Residents of Anchorage are used to cold winters, but this year they are facing heavy snowfall and are warning to clear the roofs of their homes to prevent them from collapsing.
Tue 30 Jan 2024 13:47, UK
An “epidemic of ice” has blanketed a town in Alaska, causing roofs to collapse on commercial buildings — and officials are urging residents to get out their shovels to avoid a similar fate at home.
With a population of just under 300,000, Anchorage is no stranger to cold winters. But this time, the city was already covered in 100 inches (2.5 m) of snow — earlier than at any other time in its history.
Even winter-savvy Anchorage residents are tired of snowy streets and sidewalks, constant shoveling, and six days of pandemic-era remote learning.
“It's pathetic,” said Tamera Flores, a schoolteacher who was clearing her driveway as the pile of snow rose above her head. “It's an epidemic of snow.”
Following last year's heavy snowfall, this year is on track to break the all-time snowfall record of 134.5 inches (3.4 m).

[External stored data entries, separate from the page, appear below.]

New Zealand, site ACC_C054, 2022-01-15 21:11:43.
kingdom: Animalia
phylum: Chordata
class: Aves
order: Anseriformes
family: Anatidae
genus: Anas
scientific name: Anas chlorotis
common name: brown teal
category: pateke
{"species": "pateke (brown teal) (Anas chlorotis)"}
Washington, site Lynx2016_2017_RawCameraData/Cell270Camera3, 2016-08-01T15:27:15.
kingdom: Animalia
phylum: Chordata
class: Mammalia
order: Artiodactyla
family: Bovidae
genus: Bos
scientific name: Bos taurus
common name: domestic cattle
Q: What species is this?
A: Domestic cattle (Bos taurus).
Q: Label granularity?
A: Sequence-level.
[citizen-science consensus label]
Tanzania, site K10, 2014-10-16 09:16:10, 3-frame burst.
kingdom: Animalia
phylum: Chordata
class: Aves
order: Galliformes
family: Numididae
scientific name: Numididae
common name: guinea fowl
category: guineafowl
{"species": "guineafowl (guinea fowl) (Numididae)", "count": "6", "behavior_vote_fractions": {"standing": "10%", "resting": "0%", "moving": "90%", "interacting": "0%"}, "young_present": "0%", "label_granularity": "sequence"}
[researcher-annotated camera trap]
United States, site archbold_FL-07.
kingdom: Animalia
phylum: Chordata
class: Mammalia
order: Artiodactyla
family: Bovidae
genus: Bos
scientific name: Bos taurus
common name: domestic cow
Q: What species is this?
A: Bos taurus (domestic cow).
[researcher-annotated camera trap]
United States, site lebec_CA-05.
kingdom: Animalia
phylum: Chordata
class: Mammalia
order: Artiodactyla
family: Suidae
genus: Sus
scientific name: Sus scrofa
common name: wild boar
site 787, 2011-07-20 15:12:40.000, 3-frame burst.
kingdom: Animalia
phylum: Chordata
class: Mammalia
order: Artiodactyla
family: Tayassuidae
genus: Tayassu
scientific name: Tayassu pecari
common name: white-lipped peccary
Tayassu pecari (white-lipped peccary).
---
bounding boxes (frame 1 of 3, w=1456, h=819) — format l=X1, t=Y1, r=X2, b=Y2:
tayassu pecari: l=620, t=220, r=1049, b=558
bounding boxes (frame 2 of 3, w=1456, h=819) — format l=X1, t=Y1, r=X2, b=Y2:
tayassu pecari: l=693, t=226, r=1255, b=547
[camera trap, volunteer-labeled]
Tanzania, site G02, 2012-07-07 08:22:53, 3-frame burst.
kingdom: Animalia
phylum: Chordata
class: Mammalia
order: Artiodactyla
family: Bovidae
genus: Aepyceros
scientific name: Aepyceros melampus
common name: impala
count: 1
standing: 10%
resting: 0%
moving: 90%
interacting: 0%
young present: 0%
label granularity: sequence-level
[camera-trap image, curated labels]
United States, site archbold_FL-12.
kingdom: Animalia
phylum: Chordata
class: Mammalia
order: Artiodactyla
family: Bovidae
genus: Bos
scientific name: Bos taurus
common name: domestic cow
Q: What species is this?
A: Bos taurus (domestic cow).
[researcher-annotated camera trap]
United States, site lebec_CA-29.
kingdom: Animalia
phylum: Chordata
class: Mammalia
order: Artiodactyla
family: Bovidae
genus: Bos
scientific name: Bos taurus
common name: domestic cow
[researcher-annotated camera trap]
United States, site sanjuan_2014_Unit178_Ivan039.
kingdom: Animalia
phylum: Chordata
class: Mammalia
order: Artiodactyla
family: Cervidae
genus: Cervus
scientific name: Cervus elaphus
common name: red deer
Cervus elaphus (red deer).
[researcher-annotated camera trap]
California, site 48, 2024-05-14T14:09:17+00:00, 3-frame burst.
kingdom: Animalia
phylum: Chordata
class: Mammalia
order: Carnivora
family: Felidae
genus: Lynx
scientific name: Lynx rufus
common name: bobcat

The roofs of three commercial buildings have so far collapsed due to heavy snow.
Last year, one person died in a gym when the roof of 16 buildings collapsed.
Officials reported snow loads of more than 30 pounds per square foot (146 kilograms per square meter).
“That's a lot of weight,” the notice said.
An example of a house with a roof area of about 1,500 square feet (139 square meters) and a snow load of 30 pounds per square foot (146 kg per square meter) said it would support about 45,000 pounds (20,411 kg). “About 8 full size light duty pickup trucks”.
However, despite the concerns, some fun has inevitably come from the big snow.
An Anchorage homeowner built a giant six-foot-tall snowman — and named it “Snowzilla.”
The dominant mother wins Fat Bear Week every year
Landslides collapse Alaska homes
“This winter is definitely tough, but we Alaskans are definitely built differently,” said resident Damon Fitz as he drove down the driveway at his home.
“We can handle 100 inches of snow and still get to work on time,” he said. “We can put up with a lot.”